There was a brief silence then, ‘Will there be anything from the murderer, doc? Skin cells, trace DNA . . . ?’ Burton asked desperately.
‘Oh sure.’ There was something maddening about Davidson’s cheery self-possession. ‘But not much use to you unless they’re already in the database.’ He met three pairs of anxious eyes in turn, rolling the words round in his mouth as though savouring a fine wine. ‘And even if you turn someone up — a lover, a colleague — your average clever-clogs brief will argue flawed DNA transfer or incriminating secondary touch.’ He beamed at their disconsolate faces. ‘Forensics is a bit of a minefield these days. That’s where you sleuths come in.’
‘Right little ray of sunshine you are,’ Noakes muttered balefully. But before he could start a barney, one of the SOCOs poked his head round the archway.
‘The ambulance is here, doc. Happy for this one to go?’
This one, thought Markham sadly. The paragon of animals now reduced to a quintessence of dust.
He bowed his head out of respect as Peter Elford’s pitiful remains set out on their last journey. After a moment’s hesitation, Noakes and Burton followed his lead. Davidson, well used to the DI’s insistence on reverence for the deceased, paused in locking his medical bag and watched the sombre little procession wend its way out of the flat.

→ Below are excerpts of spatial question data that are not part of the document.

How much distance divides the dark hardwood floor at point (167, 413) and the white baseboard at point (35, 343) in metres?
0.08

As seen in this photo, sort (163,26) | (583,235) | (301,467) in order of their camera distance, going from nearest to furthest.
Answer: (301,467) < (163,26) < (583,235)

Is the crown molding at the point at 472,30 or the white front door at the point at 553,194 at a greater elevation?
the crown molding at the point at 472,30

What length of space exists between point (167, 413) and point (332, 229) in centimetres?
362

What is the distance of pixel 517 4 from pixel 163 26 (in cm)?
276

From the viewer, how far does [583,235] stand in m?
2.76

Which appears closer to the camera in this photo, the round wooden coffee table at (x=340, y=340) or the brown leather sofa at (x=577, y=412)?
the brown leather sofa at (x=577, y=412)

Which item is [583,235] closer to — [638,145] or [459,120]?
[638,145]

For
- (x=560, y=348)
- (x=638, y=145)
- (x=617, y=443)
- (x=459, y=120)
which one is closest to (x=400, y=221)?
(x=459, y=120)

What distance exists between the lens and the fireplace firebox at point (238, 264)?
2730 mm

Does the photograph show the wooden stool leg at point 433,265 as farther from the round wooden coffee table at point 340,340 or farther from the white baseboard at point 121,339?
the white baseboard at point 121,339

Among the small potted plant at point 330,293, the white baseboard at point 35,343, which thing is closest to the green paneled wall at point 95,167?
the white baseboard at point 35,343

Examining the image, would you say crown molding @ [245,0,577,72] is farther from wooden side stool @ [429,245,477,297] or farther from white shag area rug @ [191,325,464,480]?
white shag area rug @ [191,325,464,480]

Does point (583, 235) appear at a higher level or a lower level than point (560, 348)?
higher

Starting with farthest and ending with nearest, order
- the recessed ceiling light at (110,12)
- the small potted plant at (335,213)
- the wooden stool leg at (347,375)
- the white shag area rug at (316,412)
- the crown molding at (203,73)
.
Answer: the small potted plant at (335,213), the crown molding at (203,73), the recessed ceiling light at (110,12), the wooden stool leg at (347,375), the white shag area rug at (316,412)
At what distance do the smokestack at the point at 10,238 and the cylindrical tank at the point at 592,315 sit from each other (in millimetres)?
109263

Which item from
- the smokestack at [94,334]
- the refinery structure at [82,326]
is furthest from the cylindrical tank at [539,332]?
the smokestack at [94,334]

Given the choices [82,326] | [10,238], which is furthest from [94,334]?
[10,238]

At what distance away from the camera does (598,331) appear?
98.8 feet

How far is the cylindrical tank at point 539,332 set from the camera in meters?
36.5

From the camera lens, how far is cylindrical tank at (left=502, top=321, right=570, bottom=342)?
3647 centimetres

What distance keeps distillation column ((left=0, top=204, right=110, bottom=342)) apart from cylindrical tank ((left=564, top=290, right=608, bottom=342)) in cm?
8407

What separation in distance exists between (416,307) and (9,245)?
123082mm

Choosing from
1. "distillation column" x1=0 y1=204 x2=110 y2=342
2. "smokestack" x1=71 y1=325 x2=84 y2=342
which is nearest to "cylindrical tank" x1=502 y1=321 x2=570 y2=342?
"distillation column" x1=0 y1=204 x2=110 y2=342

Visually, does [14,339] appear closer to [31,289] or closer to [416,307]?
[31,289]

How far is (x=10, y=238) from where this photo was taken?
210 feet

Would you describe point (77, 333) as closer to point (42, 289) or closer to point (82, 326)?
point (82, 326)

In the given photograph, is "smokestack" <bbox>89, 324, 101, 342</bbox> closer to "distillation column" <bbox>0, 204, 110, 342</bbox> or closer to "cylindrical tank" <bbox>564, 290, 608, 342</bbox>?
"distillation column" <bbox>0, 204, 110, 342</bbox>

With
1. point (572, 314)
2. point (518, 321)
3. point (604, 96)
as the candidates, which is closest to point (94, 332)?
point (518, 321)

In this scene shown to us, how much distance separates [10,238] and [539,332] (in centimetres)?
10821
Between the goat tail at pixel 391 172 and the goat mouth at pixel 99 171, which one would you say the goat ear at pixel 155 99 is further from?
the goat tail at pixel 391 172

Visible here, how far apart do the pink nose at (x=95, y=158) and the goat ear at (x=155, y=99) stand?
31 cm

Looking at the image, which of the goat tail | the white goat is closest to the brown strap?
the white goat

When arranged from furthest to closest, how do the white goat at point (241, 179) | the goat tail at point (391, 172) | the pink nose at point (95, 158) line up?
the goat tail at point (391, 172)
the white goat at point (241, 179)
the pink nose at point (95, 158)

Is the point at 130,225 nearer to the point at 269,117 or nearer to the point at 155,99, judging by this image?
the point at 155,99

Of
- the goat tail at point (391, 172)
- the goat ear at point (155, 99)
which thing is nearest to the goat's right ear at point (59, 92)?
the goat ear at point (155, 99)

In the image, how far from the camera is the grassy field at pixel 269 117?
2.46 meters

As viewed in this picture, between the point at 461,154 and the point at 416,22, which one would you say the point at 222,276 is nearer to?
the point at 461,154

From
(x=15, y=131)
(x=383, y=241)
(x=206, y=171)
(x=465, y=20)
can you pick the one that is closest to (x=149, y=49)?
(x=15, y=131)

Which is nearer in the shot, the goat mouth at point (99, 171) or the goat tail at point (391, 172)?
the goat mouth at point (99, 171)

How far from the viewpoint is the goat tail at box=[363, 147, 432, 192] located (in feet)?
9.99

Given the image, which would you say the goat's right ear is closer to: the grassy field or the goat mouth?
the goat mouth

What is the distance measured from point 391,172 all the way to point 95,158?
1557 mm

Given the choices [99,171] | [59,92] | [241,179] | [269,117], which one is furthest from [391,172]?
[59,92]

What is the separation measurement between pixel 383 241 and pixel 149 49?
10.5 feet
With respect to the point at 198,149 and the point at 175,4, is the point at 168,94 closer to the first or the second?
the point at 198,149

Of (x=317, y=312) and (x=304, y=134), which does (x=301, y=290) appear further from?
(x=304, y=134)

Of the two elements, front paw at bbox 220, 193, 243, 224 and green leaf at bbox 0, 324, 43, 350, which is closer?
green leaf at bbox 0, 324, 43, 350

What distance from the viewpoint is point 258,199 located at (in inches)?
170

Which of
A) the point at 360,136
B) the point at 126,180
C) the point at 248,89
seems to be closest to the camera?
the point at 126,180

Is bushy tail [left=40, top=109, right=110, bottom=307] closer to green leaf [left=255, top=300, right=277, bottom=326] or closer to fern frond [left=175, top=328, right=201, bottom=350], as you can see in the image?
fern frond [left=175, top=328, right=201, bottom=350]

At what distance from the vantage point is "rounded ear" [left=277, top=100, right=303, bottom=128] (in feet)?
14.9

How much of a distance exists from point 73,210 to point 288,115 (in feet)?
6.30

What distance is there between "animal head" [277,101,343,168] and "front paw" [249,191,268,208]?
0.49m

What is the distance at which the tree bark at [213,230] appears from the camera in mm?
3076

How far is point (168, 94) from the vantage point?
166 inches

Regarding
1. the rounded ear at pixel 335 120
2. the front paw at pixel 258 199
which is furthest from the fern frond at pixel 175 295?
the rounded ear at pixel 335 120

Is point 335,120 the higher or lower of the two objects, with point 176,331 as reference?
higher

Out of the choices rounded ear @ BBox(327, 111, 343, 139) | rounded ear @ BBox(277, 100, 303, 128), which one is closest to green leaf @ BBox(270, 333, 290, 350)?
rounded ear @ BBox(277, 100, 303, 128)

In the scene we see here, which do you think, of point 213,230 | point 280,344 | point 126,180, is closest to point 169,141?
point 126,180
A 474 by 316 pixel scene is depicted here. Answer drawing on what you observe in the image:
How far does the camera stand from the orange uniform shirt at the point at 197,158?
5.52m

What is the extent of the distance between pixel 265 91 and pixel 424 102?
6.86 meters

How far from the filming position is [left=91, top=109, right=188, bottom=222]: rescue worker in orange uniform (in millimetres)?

It felt hotter than ever indoors. The pathologist, florid and stocky, ran a sweaty hand through his thinning sandy locks. ‘I’m done here, Markham. Post-mortem at 5 p.m. All welcome.’
‘I’ll be attending, doc,’ Kate Burton piped up.
Davidson looked at her benignly. ‘Oh, Buggins’ turn is it, m’dear?’
‘No, she freaking volunteers, would you believe?’ Noakes’s voice cracked with incredulity.
‘Kate will be liaising with the scene of crime team on this one, Doug,’ the DI said firmly.